Stated exercise> Please quote the Champagne passage below in full, word for word.

Selected extract>
------------------------

In the world of bubbles, it’s important to note that Champagne is just one type of sparkling wine. Real Champagne must come from Champagne, France for it to be labeled as such on the bottle.
Any other sparkling wine isn’t Champagne at all, especially if it’s from somewhere else. In fact, it’s illegal to label a sparkling wine as “Champagne” in many countries unless it originated in Champagne, France and was crafted using permitted techniques in the region.
Crafting Champagne in France
Champagne may display a straw-colored hue, but more often than not, it comes from black grapes– Pinot Noir to be specific. While Pinot Noir is most commonly the grape of choice for champagne production in France, Pinot Meunier and Chardonnay can also be used individually, as in the Chardonnay-only Blanc de Blancs, or as a blend. There’s a simple reason why Champagne made from black grapes isn’t red. It’s because, during the winemaking process, only the flesh of the grape is utilized to craft the wine. While the skins may be black, red or blueish, the flesh inside is white.

------------------------

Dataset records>
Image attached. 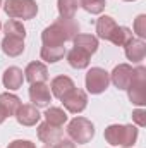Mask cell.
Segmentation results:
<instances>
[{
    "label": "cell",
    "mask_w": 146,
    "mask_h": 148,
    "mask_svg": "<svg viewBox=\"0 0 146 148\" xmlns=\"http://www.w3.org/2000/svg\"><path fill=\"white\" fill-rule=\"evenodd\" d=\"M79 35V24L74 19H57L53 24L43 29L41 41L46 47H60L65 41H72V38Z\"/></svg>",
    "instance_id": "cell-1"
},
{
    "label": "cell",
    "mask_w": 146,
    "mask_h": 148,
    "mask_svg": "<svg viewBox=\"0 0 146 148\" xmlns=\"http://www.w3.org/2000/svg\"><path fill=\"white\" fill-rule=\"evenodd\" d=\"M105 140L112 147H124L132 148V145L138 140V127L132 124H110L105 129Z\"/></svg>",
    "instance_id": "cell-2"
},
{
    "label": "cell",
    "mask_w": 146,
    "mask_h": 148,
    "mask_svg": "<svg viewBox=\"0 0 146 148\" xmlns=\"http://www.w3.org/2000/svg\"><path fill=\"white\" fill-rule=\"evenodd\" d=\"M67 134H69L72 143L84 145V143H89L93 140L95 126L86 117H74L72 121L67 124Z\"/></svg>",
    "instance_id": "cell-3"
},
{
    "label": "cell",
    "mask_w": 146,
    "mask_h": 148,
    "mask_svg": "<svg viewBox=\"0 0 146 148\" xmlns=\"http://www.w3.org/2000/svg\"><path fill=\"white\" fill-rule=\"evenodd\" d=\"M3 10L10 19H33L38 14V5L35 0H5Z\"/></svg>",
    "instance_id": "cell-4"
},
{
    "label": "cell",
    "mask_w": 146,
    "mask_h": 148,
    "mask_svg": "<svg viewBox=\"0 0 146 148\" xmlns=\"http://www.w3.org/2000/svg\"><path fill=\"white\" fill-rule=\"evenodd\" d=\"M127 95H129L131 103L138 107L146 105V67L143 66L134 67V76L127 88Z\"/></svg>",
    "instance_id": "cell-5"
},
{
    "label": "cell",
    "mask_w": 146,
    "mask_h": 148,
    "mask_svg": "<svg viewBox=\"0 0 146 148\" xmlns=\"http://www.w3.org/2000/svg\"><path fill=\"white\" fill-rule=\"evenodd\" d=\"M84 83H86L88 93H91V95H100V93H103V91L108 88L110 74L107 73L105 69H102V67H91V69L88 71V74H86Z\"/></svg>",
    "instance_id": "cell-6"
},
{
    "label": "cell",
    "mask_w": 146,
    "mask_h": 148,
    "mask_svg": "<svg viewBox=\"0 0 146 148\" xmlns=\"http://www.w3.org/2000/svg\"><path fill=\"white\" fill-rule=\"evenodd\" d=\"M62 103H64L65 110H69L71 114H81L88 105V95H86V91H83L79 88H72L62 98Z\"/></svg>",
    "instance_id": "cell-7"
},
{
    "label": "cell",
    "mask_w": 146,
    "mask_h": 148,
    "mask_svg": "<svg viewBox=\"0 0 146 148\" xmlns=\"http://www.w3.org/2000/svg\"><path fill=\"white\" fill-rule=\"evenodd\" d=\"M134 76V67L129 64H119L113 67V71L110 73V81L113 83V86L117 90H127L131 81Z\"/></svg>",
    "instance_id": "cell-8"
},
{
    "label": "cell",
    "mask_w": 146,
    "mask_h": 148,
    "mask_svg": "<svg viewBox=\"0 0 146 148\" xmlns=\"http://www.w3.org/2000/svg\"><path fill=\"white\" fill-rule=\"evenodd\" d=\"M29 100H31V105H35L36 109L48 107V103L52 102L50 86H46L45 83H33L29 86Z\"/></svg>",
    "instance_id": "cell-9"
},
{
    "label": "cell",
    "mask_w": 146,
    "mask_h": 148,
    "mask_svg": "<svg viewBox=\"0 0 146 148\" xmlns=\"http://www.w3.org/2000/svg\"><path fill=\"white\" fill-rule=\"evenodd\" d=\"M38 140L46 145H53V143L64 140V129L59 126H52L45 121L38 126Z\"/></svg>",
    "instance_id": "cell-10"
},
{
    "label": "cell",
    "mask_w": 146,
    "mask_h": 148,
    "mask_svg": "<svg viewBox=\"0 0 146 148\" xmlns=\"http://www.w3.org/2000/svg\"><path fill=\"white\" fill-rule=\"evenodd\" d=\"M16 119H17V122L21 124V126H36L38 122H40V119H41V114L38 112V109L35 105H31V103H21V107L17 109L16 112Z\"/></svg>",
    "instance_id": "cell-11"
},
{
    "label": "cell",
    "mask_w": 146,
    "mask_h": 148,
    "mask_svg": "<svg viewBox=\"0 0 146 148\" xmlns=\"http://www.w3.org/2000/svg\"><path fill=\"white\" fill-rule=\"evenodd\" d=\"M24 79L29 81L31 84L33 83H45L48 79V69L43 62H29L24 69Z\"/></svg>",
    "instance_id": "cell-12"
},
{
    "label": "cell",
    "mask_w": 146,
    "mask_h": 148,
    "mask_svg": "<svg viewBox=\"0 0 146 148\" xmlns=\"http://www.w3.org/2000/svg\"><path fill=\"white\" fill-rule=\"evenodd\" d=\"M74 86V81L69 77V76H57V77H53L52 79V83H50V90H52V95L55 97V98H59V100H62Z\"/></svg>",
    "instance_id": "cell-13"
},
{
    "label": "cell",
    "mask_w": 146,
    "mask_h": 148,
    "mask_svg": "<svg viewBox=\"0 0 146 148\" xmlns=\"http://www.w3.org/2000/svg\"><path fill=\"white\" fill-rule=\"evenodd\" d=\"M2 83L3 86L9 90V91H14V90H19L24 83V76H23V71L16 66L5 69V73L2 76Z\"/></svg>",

------------------------

Result of the exercise>
In the world of bubbles, it’s important to note that Champagne is just one type of sparkling wine. Real Champagne must come from Champagne, France for it to be labeled as such on the bottle.
Any other sparkling wine isn’t Champagne at all, especially if it’s from somewhere else. In fact, it’s illegal to label a sparkling wine as “Champagne” in many countries unless it originated in Champagne, France and was crafted using permitted techniques in the region.
Crafting Champagne in France
Champagne may display a straw-colored hue, but more often than not, it comes from black grapes– Pinot Noir to be specific. While Pinot Noir is most commonly the grape of choice for champagne production in France, Pinot Meunier and Chardonnay can also be used individually, as in the Chardonnay-only Blanc de Blancs, or as a blend. There’s a simple reason why Champagne made from black grapes isn’t red. It’s because, during the winemaking process, only the flesh of the grape is utilized to craft the wine. While the skins may be black, red or blueish, the flesh inside is white.